Alex hurried over and picked the tight knots apart.

“You bit Brayden on the scalp,” he told me with his eyes twinkling. He whispered, “It was awesome!”

“Where is everyone?” I asked, rubbing life back into my wrists.

“We’re still washing the twins,” he answered.

He turned to go back. I didn’t follow.

“See you when we’re done?” he asked.

“I’m not going anywhere,” I said.

I heard mild snoring from a sleeping bag farther back in the aisle. I guess they had dosed Max to the gills with Benadryl, ’cause he was way conked out. His blisters looked three shades less angry, so it seemed to be working.

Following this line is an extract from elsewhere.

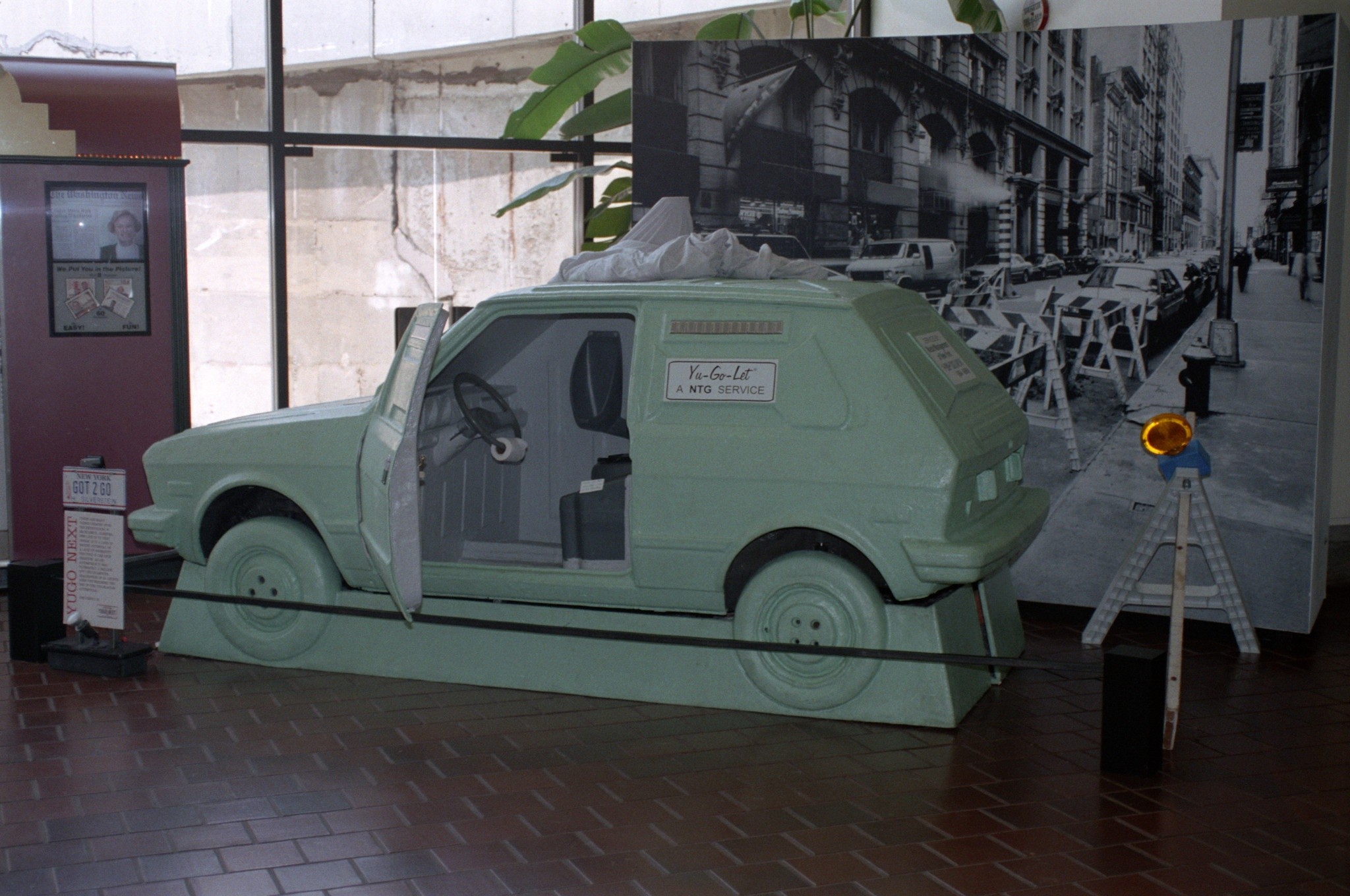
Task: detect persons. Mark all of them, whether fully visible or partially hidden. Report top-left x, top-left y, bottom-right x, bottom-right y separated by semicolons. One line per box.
1235;247;1252;294
99;209;144;260
1291;246;1320;302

I went over to Batiste. He was naked, just wrapped in a towel inside his sleeping bag. He seemed subdued and cold.

“You okay, little guy?” I asked him.

His hands were like ice.

“I’m gonna get you all set up,” I told him.

I went to the boys’ clothing section and got some warm clothes for him. I even picked out a pair of those dumb chenille slipper socks. I figured he deserved something absurdly soft and warm.

“Hey, Batiste,” I said, holding up the clothes. “Check out your new look.”

But Batiste didn’t move a muscle. So I just dressed him, I don’t know, like you would a baby. Once I had all his clothes on, and the dumb socks, I rubbed his back.

Yes, I did. Be assured that I felt as uncomfortable actually doing it as I do writing about it.

But I could feel his skinny ribs relaxing a little so I kept at it.

I took it as a good sign when, a few minutes later, he croaked, “My throat hurts.”

I went and got some children’s Advil and a Popsicle for him. On my way back, I ran into Brayden. He was carrying Henry wrapped up in a towel.

Brayden pointed at me and said, “You’re an a-hole.”

Why that made me feel so happy, I can’t quite say.

No one seemed to be thinking about dinner and the kids were getting hungry, so I grabbed some freezer foods: dinosaur-shaped chicken nuggets, frozen green beans, and two bags of Tater Tots.

Then I had to figure out how to actually cook the stuff.

In the Pizza Shack, there were only these industrial toaster ovens and a microwave. There was no stovetop so I didn’t know what to do with the green beans at all. I just put them on one of the pizza trays and put them in an oven. They came out like straws made of charcoal. That’s my best attempt at describing them. Desiccated, black straws of carbon.

The Tater Tots came out exactly perfect.

The chicken nuggets, on the other hand, were cold inside. The little kids didn’t seem to mind. But Jake put some back in the oven for the older kids. And those dino nuggets joined my green beans in charcoal heaven.

We had mostly Tater Tots for dinner.

After everyone had eaten, I brought dinner to Josie and sat with her while she ate.

I had gotten into the habit of chatting with her. “At her” might be more like it.

Our conversations went something like this:

Me: How you doing, Josie?

Josie: _____

Me: Oh, I’m fine, thanks for asking. I mean, I’m a little depressed, what with the end of life as we know it. But I’m holding it together. How about you?